My Tropic Isle, by E. J. Banfield

Chapter XXIX

The Death Bone

(Fact cemented with fiction)

“In accordance with Nature’s designs as he was a good artist he was also good. He possessed nothing but his individuality.”

ANON.

Wylo was an artist, and, like all true artists, an artist by grace of God.

His family was not in any sense artistic. Of his lineage all had been forgotten, save a few of the many failings of his grandsire. So none could tell whence the talent that burst into blossom with him had sprung. It had not been transmitted. It was spontaneous; it was a gift; and all such gifts — are they not supernatural?

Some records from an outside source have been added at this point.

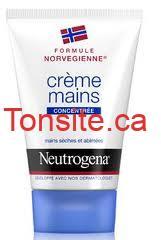 neutrogena - Crèmes pour les mains de Neutrogena gratuite après coupon!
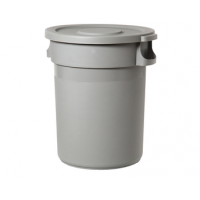 Strong plastic container with lid & wheels 168 L, grey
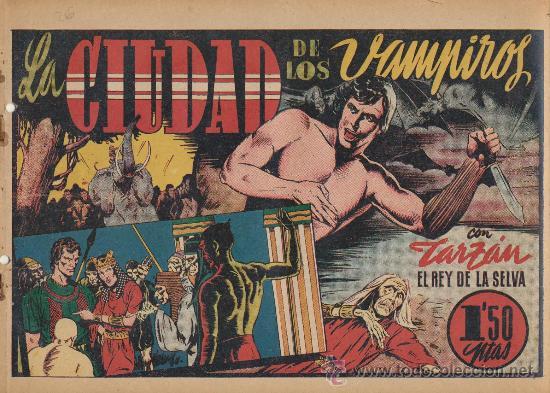 TARZÁN Nº 26. LA CIUDAD DE LOS VAMPIROS. (Tebeos y Comics - Hispano Americana - Tarzán)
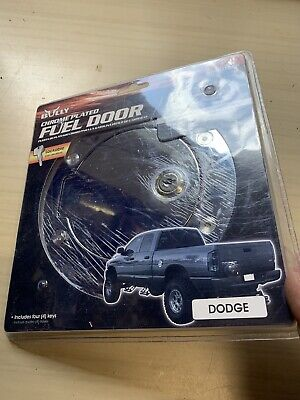 Bully CHROME PLATED FUEL DOOR GD-302 CKP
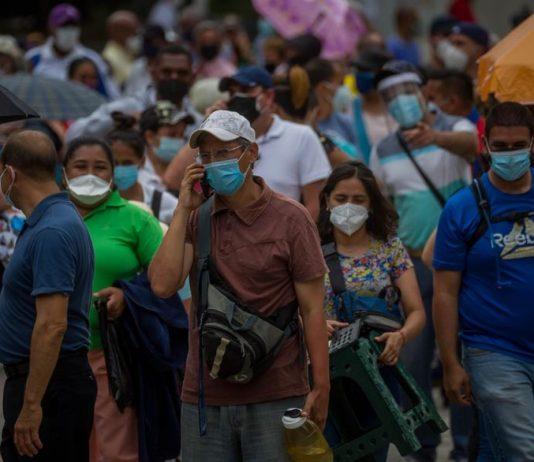 Médicos Unidos de Venezuela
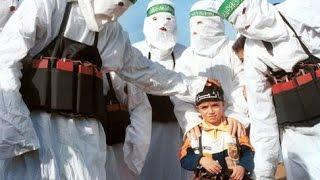 Когда прекратится война в секторе Газа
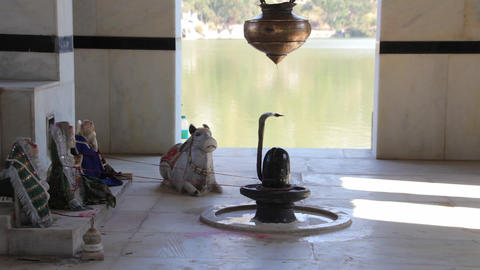 Shiva temple on the banks of the river Ganges Footage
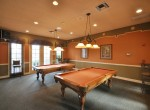 Yg_Clubhouse Billiards Room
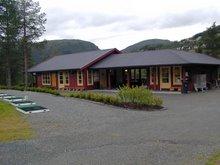 Sunnfjord Golfklubb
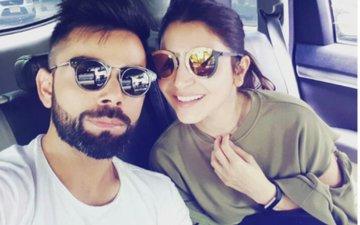 Virat Kohli Announces His 'Love' For Anushka Sharma On Instagram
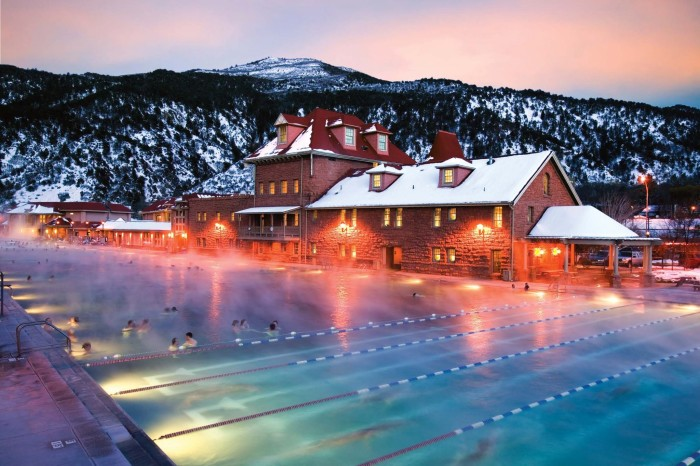 Durango Hot Springs >> The 14 Best Colorado Hot Springs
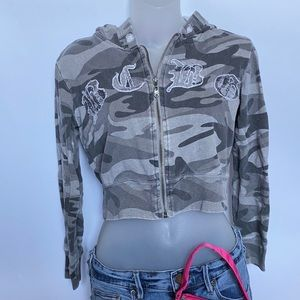 BCBG Y2K Cropped Grey Camo Hoodie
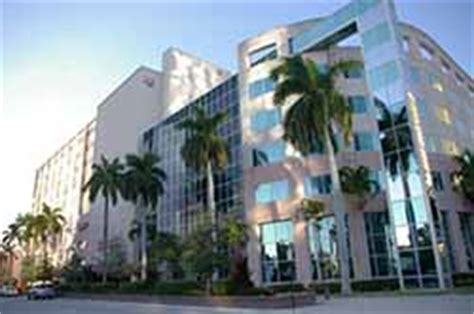 Broward County Clerk Of Court Marriage Records Marriage Records Florida Broward County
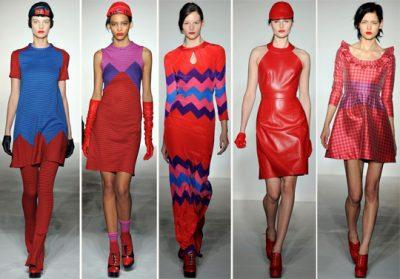 Красные цвета в одежде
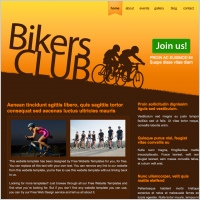 Bikers Club Template
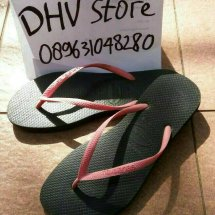 DHV store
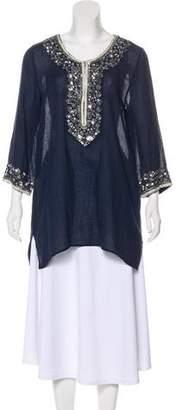 Calypso Embellished Long Sleeve Tunic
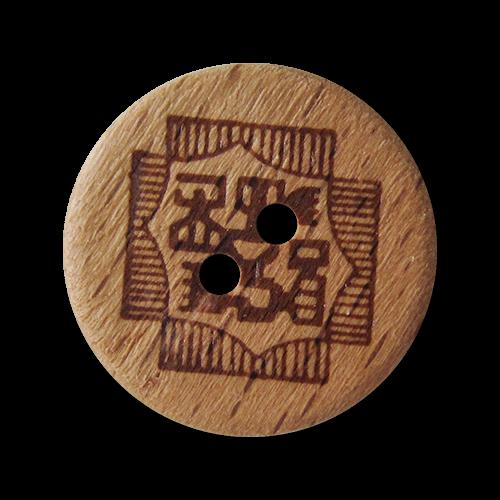 www.Knopfparadies.de - 1615ho - Originelle braune Holzknöpfe mit Schriftzeichen oder Symbolen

Gaunt old father and withered old mother would tell that Wylo from earliest boyhood could always “make em good fella along tree”; and now that he was a man and there were the emblems of manhood on his broad chest — deep, cut lines and swelling ridges — and he oft wore his hair long and fuzzy, his hand was very free.

Every morning he traced upon the convenient sand studies vigorous though entirely free from the canons of the schools. No authority existed that could tongue-tie his art. Each steamer, each boat which passed was sketched off-hand, and by some little trick, due to his inspiration, character faithful to the original was imparted. Banana-plants in full fruit and slim palms in cluster were ofttimes his models; but portraiture was not Wylo’s forte. On the bark of trees, on flat rocks as well as on the shifting sand he expressed himself plentifully and graphically. He could no more exercise restraint when he found a convenient surface and a piece of charcoal or a lump of soft red stone than he could have recited the Book of Job.

His genius was imperative, almost overbearing. He had been commissioned by an imperious authority to sketch — a fever almost amounting to insanity fired his soul. His work was everywhere, for he had miles of forest and jungle country for his studio, and no hampering, sordid cares to distract him. The light of genius in such an obscure world was unrecognised. Being beyond comprehension, it existed as the coldest commonplace. Not one of his fellows was equipped mentally to register the deviation from the frowsy norm of the camp exemplified in him; and if the camp never produced another artist the default would occasion exactly similar unconcern.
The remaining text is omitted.